Philip Johnson was the creative genius behind some of America's greatest modern architectural gems, including the Abby Aldrich Rockefeller Sculpture Garden at New York's Museum of Modern Art and Sony Plaza, formerly AT&T's headquarters.
Perhaps his most notable work was his home, the Glass House. The 1,728-square-foot glass home on a 47-acre spread overlooks a pond and has a view of the woods beyond. It's not visible from the road.
Johnson, winner of the first Pritzker Architecture Prize in 1979, lived in the Glass House from 1949 until he died in 2005. He donated it to the National Trust for Historic Preservation in 1986, retaining a life estate.
10 homes architects built for themselves
Ray Kappe
Los Angeles
Kappe's home is often considered the most important home the 84-year-old Southern California architect has designed.
Perched on a rocky hillside in Pacific Palisades, the 4,000-square-foot wood and glass house rests on laminated beams. Water from natural springs bubbles through the space below and down the hillside. Surrounding the secluded home, built in 1967, are bamboo, eucalyptus, oaks and sycamores. Inside, occupants can look out in all four directions, thanks to the home's open design. Only the four bedrooms have doors.
The property has a tax-assessed value of $381,000 and an estimated value of $3 million.

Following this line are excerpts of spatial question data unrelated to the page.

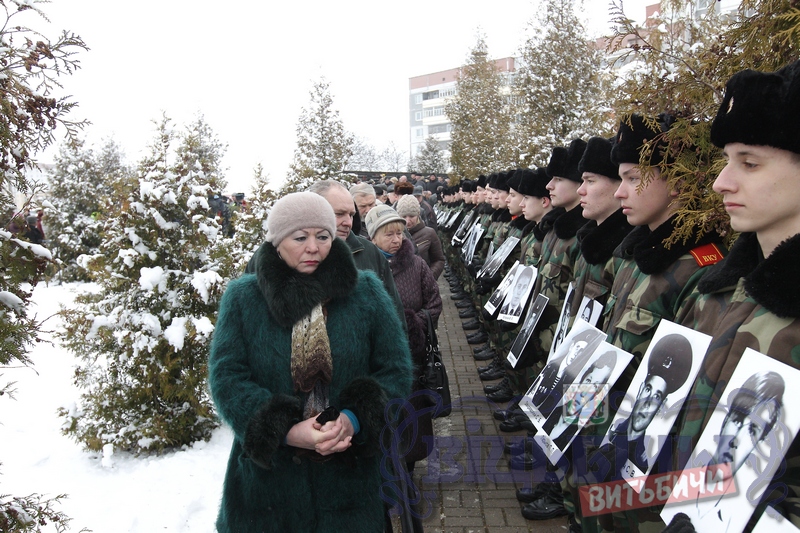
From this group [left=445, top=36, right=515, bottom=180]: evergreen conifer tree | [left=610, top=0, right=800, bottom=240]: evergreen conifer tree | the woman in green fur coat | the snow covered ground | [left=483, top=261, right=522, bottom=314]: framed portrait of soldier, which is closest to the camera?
[left=610, top=0, right=800, bottom=240]: evergreen conifer tree

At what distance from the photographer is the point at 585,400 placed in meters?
2.62

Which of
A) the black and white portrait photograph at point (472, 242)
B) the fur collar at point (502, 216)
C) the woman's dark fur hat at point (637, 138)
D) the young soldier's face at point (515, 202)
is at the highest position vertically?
the woman's dark fur hat at point (637, 138)

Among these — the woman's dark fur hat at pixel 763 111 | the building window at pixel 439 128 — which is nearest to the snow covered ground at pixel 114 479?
the woman's dark fur hat at pixel 763 111

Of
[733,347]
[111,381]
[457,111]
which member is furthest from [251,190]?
[457,111]

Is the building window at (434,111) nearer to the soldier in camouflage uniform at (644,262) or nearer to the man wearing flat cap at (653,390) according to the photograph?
the soldier in camouflage uniform at (644,262)

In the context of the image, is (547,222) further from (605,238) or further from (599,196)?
(605,238)

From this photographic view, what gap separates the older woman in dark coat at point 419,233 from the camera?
7480 mm

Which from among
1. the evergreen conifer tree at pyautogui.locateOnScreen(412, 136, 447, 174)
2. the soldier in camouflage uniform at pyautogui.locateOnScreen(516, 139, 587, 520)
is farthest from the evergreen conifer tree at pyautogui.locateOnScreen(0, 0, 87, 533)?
the evergreen conifer tree at pyautogui.locateOnScreen(412, 136, 447, 174)

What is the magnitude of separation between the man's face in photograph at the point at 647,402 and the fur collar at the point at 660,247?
63 centimetres

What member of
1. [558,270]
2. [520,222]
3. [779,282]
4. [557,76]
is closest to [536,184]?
[520,222]

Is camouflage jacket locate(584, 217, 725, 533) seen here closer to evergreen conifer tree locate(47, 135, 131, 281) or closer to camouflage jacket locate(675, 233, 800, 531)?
camouflage jacket locate(675, 233, 800, 531)

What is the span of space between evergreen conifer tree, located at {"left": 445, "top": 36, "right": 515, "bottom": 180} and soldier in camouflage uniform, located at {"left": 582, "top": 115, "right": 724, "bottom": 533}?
17.8 metres

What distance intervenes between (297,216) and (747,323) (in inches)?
69.0

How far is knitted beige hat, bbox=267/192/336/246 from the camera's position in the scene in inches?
98.6
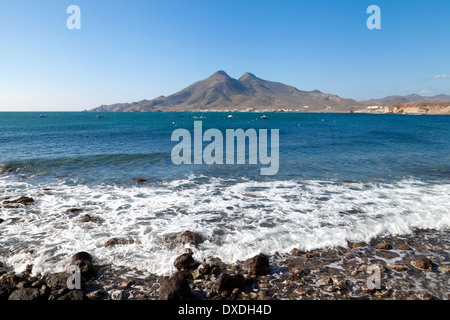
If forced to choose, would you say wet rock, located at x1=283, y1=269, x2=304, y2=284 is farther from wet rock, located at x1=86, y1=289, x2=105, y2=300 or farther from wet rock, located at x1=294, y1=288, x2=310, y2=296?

10 homes architects built for themselves
Frank Lloyd Wright
Scottsdale, Ariz.
Wright began building Taliesin West in 1937 as his personal winter home, studio and architecture school. The complex of low-slung buildings sits on the western slope of the desert foothills of the McDowell Mountains, at the edge of Scottsdale.

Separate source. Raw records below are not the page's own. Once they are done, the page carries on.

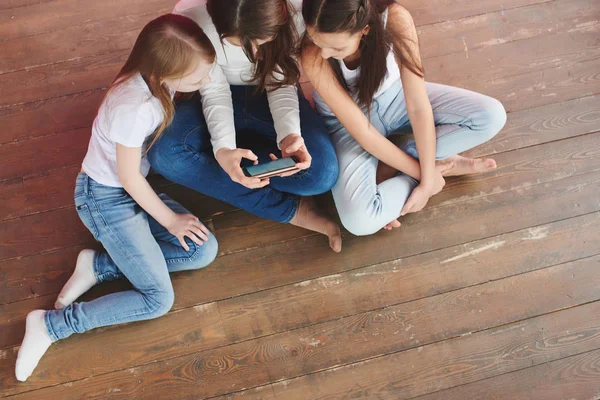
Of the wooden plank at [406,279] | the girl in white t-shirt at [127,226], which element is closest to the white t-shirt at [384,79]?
the girl in white t-shirt at [127,226]

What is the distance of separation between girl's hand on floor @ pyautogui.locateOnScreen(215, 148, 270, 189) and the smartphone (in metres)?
0.02

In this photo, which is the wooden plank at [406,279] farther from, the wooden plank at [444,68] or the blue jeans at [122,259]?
the wooden plank at [444,68]

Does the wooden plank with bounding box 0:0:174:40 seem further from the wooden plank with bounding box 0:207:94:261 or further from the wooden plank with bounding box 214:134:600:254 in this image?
the wooden plank with bounding box 214:134:600:254

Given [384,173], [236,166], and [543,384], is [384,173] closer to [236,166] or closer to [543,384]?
[236,166]

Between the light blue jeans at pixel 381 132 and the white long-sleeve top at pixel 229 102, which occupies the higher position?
the white long-sleeve top at pixel 229 102

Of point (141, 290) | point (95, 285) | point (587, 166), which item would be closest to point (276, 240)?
point (141, 290)

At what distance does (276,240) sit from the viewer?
1.43 meters

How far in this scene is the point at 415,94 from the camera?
127 centimetres

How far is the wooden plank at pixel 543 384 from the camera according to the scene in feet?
4.11

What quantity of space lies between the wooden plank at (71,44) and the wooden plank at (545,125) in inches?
43.3

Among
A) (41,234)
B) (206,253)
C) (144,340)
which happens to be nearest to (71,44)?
(41,234)

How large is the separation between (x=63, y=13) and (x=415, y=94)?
3.88 feet

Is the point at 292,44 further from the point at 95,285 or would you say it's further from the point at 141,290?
the point at 95,285

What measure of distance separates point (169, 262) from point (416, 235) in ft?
2.09
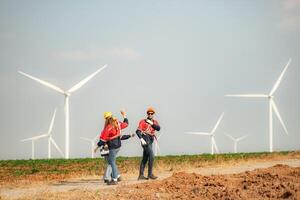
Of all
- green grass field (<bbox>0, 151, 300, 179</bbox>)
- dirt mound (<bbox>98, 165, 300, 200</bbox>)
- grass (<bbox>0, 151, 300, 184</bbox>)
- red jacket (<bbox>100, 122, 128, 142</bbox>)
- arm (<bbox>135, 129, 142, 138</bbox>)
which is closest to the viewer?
dirt mound (<bbox>98, 165, 300, 200</bbox>)

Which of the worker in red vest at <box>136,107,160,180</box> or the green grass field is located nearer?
the worker in red vest at <box>136,107,160,180</box>

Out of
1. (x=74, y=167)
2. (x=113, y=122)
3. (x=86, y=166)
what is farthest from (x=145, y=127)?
(x=86, y=166)

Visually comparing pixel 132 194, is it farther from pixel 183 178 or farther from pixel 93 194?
pixel 183 178

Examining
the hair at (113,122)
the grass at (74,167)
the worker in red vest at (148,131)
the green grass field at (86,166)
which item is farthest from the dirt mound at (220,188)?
the green grass field at (86,166)

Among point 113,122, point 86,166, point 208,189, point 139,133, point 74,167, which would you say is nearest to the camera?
point 208,189

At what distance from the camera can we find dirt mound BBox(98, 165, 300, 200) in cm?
1145

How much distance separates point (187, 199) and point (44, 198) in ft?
11.4

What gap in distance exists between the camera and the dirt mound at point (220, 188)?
37.6 feet

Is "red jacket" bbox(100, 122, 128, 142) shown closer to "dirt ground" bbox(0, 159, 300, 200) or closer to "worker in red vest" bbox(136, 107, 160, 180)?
"worker in red vest" bbox(136, 107, 160, 180)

Taliesin West is a Wright masterpiece. He sought to integrate it with the surrounding desert. For example, the complex is built mainly from the multicolored volcanic rocks in the area. The rocks are set in wooden forms and bound with a special mix of cement and desert sand to form massive walls and other key features.
Today, the Frank Lloyd Wright Foundation owns the property.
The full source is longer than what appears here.